[EXTRAIT]

Parmi les premiers, on compte toute la troupe des neocons avec quelques supplétifs, cette extraordinaire brochette de commentateurs indépendants répondant avec une non moins extraordinaire unicité aux stimuli habituels. Les élections en Irak, les négociations Abbas-Sharon, la “révolution” libanaise (de quelle couleur, celle-là? Pas orange, c’est déjà pris), la retraite syrienne, et nous y sommes: la Révolution démarre. Elle a déjà démarré en novembre 2001 (Afghanistan), en mars 2003 (prise de Bagdad), en décembre 2003 (capture de Saddam), en novembre 2004 (réélection de GW), en janvier 2005 (discours d’investiture de GW), en février 2005 (
Parmi les supplétifs extatiques, on trouve l’habituel Friedman, le libéral capable de changer d’avis plus vite qu’un G.I.’s flinguant une voiture transportant une otage italienne libérée. Le 27 février, dans le New York Times, Friedman juge que ce qui se passe est sans doute “incredible”… Jugez vous-mêmes : « Nevertheless, what's happened in the last four weeks is not just important, it's remarkable. And if we can keep all three tipping points tipped, it will be incredible. »

[/EXTRAIT]

CONSIGNES
A. Selon l'extrait, dans quel journal Friedman publie-t-il son jugement du 27 février ?
B. Reprenez l'extrait sur les neocons juste après la citation de Friedman.
Les données n'ont aucun rapport avec l'extrait.

[JEU DE DONNÉES]

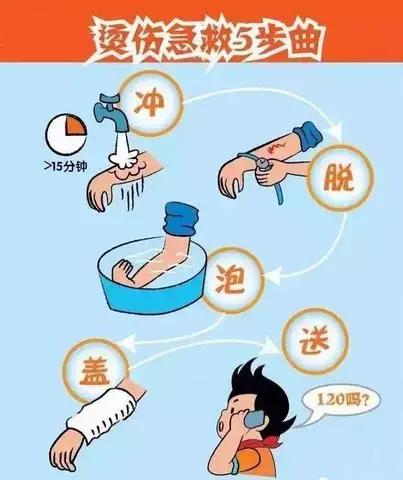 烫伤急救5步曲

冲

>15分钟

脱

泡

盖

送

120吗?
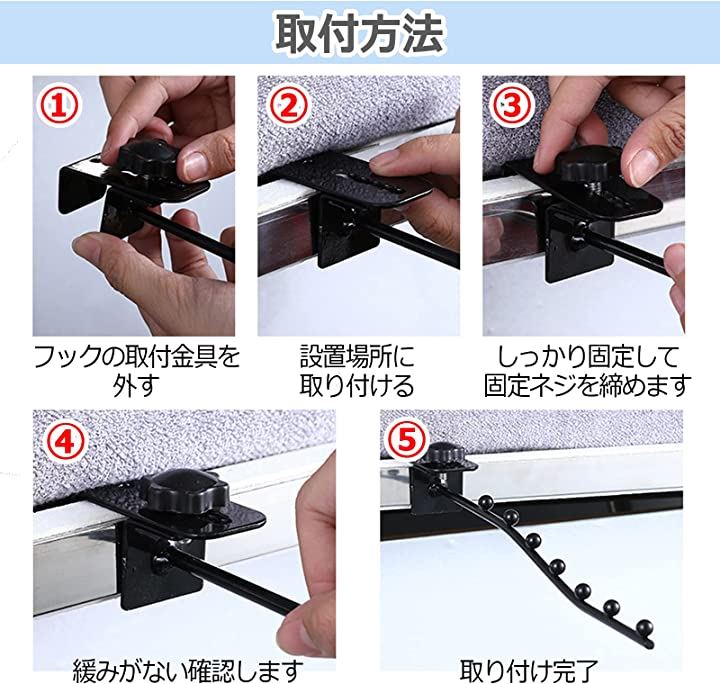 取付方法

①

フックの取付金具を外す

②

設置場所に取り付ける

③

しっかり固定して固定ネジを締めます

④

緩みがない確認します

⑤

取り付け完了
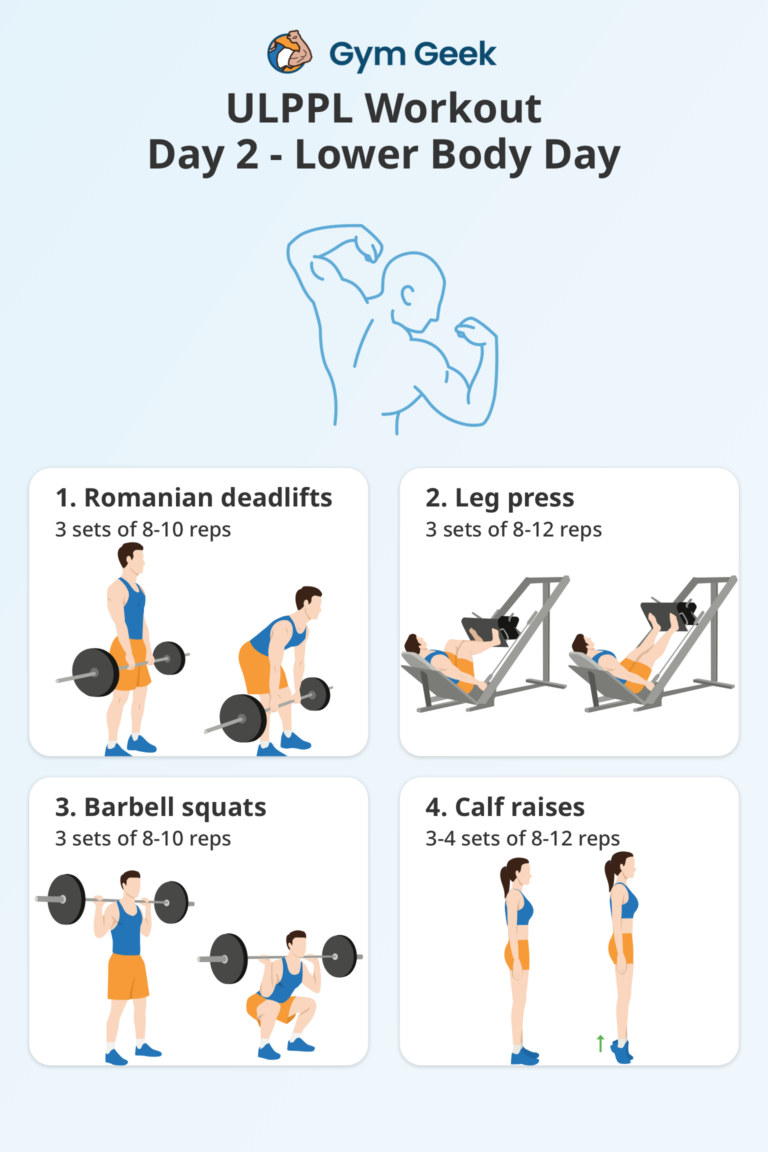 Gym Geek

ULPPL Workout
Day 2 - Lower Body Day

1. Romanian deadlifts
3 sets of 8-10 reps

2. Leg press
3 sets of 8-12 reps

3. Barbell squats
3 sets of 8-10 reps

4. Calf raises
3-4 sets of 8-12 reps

[/JEU DE DONNÉES]
[JEU DE DONNÉES]

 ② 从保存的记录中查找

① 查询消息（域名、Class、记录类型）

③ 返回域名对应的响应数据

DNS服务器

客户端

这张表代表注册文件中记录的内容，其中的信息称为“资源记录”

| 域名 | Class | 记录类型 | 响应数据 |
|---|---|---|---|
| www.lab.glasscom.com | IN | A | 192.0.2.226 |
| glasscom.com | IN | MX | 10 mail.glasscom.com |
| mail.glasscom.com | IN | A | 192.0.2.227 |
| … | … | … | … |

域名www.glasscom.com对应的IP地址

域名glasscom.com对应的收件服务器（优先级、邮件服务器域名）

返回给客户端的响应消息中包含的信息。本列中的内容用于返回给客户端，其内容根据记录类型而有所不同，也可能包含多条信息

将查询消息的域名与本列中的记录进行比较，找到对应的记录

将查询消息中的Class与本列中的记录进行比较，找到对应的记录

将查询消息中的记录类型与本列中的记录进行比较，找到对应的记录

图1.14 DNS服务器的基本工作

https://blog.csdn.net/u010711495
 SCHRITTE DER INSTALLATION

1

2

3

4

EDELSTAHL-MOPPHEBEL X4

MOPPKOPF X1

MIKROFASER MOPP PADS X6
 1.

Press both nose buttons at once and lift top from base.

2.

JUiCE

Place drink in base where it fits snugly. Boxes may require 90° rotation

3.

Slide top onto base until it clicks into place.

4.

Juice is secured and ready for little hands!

[/JEU DE DONNÉES]

RÉPONSES ATTENDUES
A. Dans le New York Times.

B.
Puis la cavalerie lourde (on ne les cite pas tous). David Ignatius, élégant, mesuré, cravaté, qui épouse le fondement des thèses néo-conservatrices en développant avec un délice discret (le 2 mars dans le Washington Post) la “théorie de la catastrophe” et toutes ces séduisantes idées sur le chaos créateur et sur la “glorious catastrophe” que les USA ont introduits dans la région: « There's no stopping the Middle East's glorious catastrophe now that it has begun. We are careening around the curve of history, and it's useful to remember a basic rule for navigating slippery roads: Once you're in the curve, you can't hit the brakes. The only way for America to keep this car on the road is to keep its foot on the accelerator. » (Il va de soi, au cas où l’on aurait oublié de le noter, que la voiture c’est le monde, — le Moyen-Orient pour le moment, — et le chauffeur, l’Amérique, ou GW soi-même.)
En même temps qu’Ignatius, divers guerriers néo-conservateurs, dont le bombardier lourd Charles Krauthammer, apporteront leur lampée d’alcool fort pour arroser l’ivresse générale. Jim Lobe, déjà cité, nous éclaire cela.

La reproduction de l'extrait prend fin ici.